= What to work on =
Look through the entries below and count every line in which "present" appears; reply with the number only.

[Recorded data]
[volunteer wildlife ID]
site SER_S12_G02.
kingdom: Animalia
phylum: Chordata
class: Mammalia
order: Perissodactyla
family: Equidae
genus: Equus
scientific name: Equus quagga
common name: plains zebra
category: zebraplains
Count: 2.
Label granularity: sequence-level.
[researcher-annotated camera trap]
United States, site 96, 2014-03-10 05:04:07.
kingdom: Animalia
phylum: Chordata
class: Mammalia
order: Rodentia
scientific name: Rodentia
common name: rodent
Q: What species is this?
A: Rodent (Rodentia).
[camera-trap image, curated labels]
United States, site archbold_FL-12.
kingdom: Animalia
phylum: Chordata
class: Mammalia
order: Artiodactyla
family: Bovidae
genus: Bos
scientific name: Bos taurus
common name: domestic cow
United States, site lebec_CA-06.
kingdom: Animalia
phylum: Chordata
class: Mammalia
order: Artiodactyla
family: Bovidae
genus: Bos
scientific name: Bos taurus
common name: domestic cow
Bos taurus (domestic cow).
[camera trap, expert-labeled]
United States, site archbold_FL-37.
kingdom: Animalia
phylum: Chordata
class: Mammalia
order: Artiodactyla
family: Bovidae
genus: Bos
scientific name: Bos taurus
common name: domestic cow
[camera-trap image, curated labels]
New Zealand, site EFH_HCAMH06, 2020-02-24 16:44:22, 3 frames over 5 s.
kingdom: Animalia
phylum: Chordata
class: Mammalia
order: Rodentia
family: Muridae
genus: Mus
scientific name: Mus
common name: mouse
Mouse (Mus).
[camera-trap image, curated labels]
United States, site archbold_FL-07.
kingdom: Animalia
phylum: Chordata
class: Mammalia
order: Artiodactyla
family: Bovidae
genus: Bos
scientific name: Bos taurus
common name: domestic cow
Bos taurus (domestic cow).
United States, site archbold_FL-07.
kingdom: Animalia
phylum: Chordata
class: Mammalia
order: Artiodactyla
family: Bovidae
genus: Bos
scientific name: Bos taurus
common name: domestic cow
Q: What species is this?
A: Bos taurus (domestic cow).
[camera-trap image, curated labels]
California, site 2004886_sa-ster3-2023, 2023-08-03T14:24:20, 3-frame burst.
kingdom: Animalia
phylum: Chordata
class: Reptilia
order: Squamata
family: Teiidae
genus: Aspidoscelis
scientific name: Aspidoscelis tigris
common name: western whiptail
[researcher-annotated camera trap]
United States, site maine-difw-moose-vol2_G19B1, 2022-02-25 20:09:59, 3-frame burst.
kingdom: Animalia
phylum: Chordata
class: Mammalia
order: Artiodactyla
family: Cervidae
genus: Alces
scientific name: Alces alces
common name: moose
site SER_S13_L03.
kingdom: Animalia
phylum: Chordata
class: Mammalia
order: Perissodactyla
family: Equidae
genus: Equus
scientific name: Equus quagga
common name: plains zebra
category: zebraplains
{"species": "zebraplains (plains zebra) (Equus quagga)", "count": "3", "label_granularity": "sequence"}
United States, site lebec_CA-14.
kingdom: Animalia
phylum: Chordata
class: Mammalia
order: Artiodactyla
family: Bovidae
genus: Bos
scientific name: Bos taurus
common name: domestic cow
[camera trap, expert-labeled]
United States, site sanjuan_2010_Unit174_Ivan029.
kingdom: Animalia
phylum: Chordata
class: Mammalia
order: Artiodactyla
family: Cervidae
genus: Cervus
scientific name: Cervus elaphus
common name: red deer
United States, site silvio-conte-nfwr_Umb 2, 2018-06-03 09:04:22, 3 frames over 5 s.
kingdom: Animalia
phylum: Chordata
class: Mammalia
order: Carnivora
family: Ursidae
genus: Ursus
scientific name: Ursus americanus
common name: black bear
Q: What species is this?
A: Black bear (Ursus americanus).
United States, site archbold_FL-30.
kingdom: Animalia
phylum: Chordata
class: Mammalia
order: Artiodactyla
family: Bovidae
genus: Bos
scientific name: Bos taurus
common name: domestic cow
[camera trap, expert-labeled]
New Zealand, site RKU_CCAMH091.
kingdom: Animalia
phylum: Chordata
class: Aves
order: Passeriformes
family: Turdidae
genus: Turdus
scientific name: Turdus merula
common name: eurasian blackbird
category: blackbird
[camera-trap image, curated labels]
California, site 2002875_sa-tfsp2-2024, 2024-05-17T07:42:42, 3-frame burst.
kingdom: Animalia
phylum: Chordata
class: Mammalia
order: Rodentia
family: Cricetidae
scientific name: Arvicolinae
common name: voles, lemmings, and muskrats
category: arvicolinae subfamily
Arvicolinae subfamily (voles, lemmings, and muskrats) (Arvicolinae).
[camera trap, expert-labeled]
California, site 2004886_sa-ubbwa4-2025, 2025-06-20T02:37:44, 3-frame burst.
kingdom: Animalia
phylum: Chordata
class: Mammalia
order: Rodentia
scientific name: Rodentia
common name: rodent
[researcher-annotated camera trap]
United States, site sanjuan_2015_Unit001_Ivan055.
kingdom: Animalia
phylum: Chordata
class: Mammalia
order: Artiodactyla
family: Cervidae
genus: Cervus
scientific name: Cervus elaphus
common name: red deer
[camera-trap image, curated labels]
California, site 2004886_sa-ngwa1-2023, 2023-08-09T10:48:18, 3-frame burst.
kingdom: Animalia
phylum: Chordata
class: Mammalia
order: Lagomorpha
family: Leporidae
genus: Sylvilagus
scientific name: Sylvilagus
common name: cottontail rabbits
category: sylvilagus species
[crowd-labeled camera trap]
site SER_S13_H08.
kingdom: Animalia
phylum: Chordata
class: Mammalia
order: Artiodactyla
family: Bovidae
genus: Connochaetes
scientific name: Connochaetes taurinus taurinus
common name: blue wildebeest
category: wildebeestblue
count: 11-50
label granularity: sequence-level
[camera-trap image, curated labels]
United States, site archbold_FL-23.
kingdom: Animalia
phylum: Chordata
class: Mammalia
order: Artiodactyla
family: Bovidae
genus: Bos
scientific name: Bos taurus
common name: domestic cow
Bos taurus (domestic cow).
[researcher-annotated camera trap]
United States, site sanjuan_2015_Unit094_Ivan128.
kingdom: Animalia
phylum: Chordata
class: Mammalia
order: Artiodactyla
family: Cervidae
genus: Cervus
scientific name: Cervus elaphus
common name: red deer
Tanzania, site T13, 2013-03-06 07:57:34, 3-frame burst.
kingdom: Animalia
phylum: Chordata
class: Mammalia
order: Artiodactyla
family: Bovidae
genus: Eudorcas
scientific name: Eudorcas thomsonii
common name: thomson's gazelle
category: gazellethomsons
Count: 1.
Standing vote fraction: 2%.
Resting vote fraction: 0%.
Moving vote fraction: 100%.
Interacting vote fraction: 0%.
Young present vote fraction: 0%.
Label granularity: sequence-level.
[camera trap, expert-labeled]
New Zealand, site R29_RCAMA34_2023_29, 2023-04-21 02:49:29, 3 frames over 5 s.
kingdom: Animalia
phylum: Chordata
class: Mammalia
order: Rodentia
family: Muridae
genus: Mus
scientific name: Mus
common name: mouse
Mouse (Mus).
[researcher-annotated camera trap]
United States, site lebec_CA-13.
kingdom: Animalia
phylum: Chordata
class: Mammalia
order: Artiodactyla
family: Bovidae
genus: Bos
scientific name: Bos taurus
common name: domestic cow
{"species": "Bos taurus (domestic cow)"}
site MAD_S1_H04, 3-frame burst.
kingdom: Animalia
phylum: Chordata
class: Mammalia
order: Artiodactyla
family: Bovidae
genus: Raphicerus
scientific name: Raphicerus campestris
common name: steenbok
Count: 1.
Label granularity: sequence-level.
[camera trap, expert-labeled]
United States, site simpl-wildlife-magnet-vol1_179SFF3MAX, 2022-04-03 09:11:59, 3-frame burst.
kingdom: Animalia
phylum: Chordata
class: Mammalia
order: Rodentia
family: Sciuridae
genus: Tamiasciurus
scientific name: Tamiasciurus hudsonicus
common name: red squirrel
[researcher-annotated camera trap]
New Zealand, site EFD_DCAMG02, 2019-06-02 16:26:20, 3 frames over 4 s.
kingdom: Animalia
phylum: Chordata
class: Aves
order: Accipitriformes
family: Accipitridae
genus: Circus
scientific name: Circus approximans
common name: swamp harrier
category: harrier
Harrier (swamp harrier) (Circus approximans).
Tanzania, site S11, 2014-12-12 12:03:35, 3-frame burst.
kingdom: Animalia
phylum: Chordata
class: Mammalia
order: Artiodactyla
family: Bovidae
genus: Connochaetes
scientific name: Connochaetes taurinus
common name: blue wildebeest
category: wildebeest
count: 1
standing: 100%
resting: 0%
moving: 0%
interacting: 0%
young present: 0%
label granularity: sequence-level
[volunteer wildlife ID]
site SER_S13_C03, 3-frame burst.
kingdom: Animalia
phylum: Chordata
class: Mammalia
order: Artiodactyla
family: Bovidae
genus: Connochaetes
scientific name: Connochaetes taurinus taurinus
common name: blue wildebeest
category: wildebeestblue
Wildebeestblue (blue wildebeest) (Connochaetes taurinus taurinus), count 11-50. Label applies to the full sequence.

= Answer to this task =
2